Wo sehen Die die Probleme bei den digitalen Ökosystemen, was ist beispielsweise, wenn ein Bestandteil herausfällt?

Wenn Bestandteile innerhalb eines Ökosystems herausfallen, dann können sie in der Regel schnell ersetzt werden. Das wichtigste Problem der Ökosystemwirtschaft ist der Trend hin zur Monopolisierung. Die Erfahrung nach zwanzig Jahren Internetwirtschaft zeigt uns, dass es definitiv ein Winner-takes-it-all Syndrom gibt. Sich der Macht der großen Ökosystemanbieter zu widersetzen oder sie schlicht zu ignorieren, ist nicht unbedingt zielführend. Wichtig ist es, innerhalb bestehender Ökosysteme eine möglichst aktive Rolle einzunehmen, um nicht zum austauschbaren Lieferanten zu werden. Ziel muss es sein, sich quasi unersetzbar zu machen.
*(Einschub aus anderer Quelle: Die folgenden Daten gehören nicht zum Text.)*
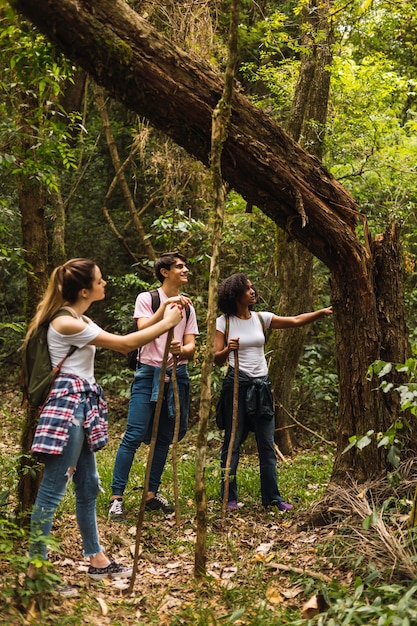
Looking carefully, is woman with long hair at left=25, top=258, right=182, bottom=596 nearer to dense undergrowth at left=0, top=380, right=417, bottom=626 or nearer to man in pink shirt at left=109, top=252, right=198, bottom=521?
dense undergrowth at left=0, top=380, right=417, bottom=626

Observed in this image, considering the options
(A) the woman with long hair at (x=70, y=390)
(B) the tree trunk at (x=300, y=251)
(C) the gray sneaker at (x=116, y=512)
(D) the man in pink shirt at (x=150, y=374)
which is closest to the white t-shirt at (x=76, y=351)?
(A) the woman with long hair at (x=70, y=390)

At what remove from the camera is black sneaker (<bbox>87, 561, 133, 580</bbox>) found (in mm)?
4312

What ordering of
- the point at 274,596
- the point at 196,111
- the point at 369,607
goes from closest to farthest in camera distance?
the point at 369,607 < the point at 274,596 < the point at 196,111

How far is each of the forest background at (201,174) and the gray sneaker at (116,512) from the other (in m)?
1.80

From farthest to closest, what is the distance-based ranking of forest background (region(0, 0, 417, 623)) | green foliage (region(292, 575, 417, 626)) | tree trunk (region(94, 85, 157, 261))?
1. tree trunk (region(94, 85, 157, 261))
2. forest background (region(0, 0, 417, 623))
3. green foliage (region(292, 575, 417, 626))

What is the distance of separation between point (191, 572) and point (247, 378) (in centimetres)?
185

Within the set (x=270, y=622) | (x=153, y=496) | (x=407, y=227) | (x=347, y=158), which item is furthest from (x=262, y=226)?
(x=270, y=622)

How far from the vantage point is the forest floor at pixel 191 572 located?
12.5 ft

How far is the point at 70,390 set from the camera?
3939mm

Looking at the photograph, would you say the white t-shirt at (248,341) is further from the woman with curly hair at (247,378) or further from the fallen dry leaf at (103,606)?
the fallen dry leaf at (103,606)

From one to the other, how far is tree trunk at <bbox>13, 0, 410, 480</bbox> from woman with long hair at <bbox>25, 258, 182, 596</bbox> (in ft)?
3.94

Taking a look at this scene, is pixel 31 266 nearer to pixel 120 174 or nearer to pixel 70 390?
pixel 70 390

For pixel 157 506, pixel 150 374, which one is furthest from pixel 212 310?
pixel 157 506

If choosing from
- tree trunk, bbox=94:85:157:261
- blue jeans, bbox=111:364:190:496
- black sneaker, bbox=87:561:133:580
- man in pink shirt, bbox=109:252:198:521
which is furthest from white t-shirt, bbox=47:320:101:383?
tree trunk, bbox=94:85:157:261
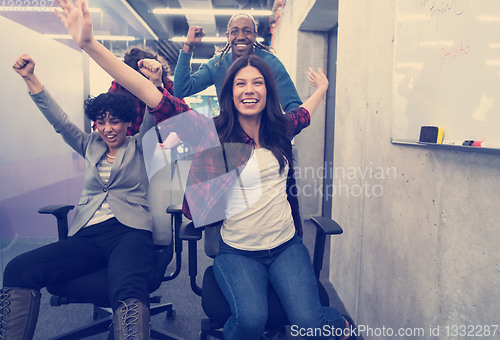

Wie verhindert man in einem Ökosystem, das aus den Partnern nicht Gegenspieler werden und sich mit negativen Folgen für das System bekämpfen?

Digitale Ökosysteme zeichnen sich durch große Komplexität und Dynamik aus. Im Zusammenspiel der Unternehmen überwiegt die Kooperation. Dennoch kann es zu Wettbewerbssituationen kommen. Diese sind ja generell auch nicht unerwünscht. Die Erschaffer digitaler Ökosysteme haben eine fast absolute Verfügungsgewalt. Als Orchestratoren können sie die Spielregeln mehr oder weniger stark auf Wettbewerb ausrichten, oder eben auf Kooperation. Wenn es zu Situationen mit negativen Folgen kommt, kann so relativ problemlos korrigiert werden.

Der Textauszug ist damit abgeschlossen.